2024.03.19
最終更新日:2024.03.19

絶景の飯田線|ダーリンハニー・吉川正洋と一泊二日でのんびり走破【今こそ、鉄道旅に出よう】

鉄道好きタレント吉川正洋さんと行くのは、ローカル線の雄と呼ばれる飯田線。始発から終点までなんと全94駅。鈍行で行こうと思ったら最低でも6時間はかかる長旅で、時に苦行とさえ呼ばれる長距離路線である。1泊2日で沿線の景色はもちろん、なにもない秘境駅をじっくりと味わう贅沢を体験しよう。

絶景の飯田線|ダーリンハニー・吉川正洋との画像_1

鉄道ファンの憧れ秘境を駆け抜ける飯田線

飯田線

愛知県の豊橋駅から、静岡県を抜けて、長野県の辰野駅まで結ぶ長距離路線。戦時中に4つの私鉄(豊川鉄道、鳳来寺鉄道、三信鉄道、伊那電気鉄道)が一つになって生まれた経緯もあり、ローカル線にしては駅間隔が短く全長195.7kmの間に94もの駅がある。車でたどりつけないような山奥の「秘境駅」も多く存在し、鉄道ファンなら一度は乗りたい憧れの路線として知られている。

ダーリンハニー 吉川正洋

Masahiro Yoshikawa
芸人。芸能界屈指の鉄道ファンとして知られ鉄道関連番組でお馴染み。2児の父で列車にちなみ「こまち」と「はくと」と名づけた。
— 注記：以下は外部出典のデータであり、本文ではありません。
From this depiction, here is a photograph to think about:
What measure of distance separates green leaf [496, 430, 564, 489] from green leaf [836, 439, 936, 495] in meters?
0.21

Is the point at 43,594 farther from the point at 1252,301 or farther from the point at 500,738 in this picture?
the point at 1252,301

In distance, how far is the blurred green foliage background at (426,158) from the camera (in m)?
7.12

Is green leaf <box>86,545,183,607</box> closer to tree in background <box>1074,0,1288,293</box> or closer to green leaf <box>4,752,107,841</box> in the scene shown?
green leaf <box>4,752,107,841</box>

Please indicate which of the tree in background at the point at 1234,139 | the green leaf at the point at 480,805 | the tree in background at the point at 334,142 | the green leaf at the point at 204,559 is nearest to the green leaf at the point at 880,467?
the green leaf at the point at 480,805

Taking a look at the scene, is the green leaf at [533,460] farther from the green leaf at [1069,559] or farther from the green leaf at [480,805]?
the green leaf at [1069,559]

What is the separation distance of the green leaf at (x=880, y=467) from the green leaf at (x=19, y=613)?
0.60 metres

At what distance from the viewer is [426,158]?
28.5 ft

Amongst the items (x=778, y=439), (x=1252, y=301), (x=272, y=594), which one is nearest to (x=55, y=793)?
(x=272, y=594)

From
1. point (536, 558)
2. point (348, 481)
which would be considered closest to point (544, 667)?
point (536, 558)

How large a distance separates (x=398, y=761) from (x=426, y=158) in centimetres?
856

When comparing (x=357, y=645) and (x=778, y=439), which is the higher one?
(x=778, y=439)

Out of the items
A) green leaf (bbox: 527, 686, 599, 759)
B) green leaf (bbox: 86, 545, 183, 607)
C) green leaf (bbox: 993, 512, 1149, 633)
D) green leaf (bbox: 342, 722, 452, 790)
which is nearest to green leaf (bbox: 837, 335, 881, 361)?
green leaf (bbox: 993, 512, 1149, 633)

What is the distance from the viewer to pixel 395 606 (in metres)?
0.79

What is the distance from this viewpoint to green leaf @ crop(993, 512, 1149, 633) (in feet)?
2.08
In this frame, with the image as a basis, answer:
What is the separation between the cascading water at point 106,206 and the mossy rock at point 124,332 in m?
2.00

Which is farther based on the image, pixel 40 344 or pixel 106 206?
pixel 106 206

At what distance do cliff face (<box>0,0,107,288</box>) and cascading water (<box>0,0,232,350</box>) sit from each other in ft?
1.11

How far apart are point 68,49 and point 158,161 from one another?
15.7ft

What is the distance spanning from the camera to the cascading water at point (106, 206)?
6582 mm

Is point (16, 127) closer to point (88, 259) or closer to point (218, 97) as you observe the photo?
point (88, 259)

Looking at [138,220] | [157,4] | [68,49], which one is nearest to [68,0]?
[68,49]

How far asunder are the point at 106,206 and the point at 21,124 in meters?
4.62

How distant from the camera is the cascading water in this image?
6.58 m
トップス¥77,000・パンツ¥41,800/パストルノヴァ スニーカー¥10,450/ハイテック(ムーンスター カスタマーセンター) バックパック¥25,300/ニューライフプロジェクト(にしのや) スウェット・ソックス/スタイリスト私物 メガネ/本人私物

どうしてここに駅をつくったのだろうと、過去に思いを馳せる

 吉川さんと飯田線の出会いは幼少期。「大好きな時刻表を読んでいたら、とんでもない駅数を抱える路線があることに気がつき行ってみたいと思ったんです」。飯田線の魅力は険しい山をかき分ける線路から見える車窓の景色と、それらに秘められた物語だ。飯田線の歴史をひもとくと、山間部の開発が原点。それゆえ、自ら切り拓いた路線がダムの下に沈んでしまったこともある。山をくりぬいてトンネルにしようと試みたが、工事が難航し、結局山を迂回して駅間が結ばれたこともあった。「自然という大きな壁に直面し、立ち向かってきた知恵の歴史ですね」。私鉄4社が一つの路線になった名残で停車駅が多い。それゆえ鉄道ファンの修行場といわれることもある。本数が少ないから、一度途中下車するとなかなか列車が来ない。待ち時間、時刻表で駅名を眺めながらその由来を考える。どうしてこんなところに駅をつくったのだろうと過去に思いを馳せる。人気の秘境駅で何人もの乗客が降りると、一人ではないという安心感と同時に違和感も感じる。「せっかくなら貸し切りで楽しみたいと思ってしまいますよね」。そのくせ、自分しか降りないとだんだん心細くなってくる。だから列車が来るとほっとする。遠くから近づいてくる列車をまず耳で感じる。次に目で見て、乗って楽しむ。ほとんど乗客がいない列車に乗り込んで、座席に腰を下ろすと安心している自分を感じる。一人になりたい、秘境に行きたい、それらは都会に戻りたい自分を痛感する時間でもある。
「飯田線の旅は苦しいけど楽しい。それはまるで人生のようです」


START 豊橋 ▶︎ 鳥居 ▶︎ 城西 ▶︎ 小和田 ▶︎ 平岡 ▶︎ 田本 ▶︎ 沢渡

DAY1

「豊橋駅」を出て、いざ飯田線の旅へ。車内のお供は“助六弁当”

豊橋8:11発 511M列車

助六弁当

飯田線の始発駅「豊橋」は、江戸時代から東三河の交通の要衝として栄えた。東海道本線、名鉄名古屋本線、そして東海道新幹線が停車するこの大きな駅から、旅は始まる。吉川さんが手にしている駅弁は明治末期から豊橋駅構内で営業している壺屋の助六寿司。お稲荷さんは、飯田線沿線にある豊川稲荷の名物だ。

ダーリンハニー 吉川正洋 2

豊橋駅ホームに到着した列車からは通勤・通学中らしき乗客がたくさん降りてくる。ローカル線といえども、沿線住民の大事な足であることを再確認。8時11分、列車はホームを滑るように出発。豊橋を出てしばらくは飯田線と名鉄線が同じ線路を共有する珍しい区間だ。豊川稲荷でお馴染み豊川駅を過ぎると、左手に新幹線車両を製造する「日本車輌製造」豊川製作所へつながる専用線が見えて、テンションが上がる。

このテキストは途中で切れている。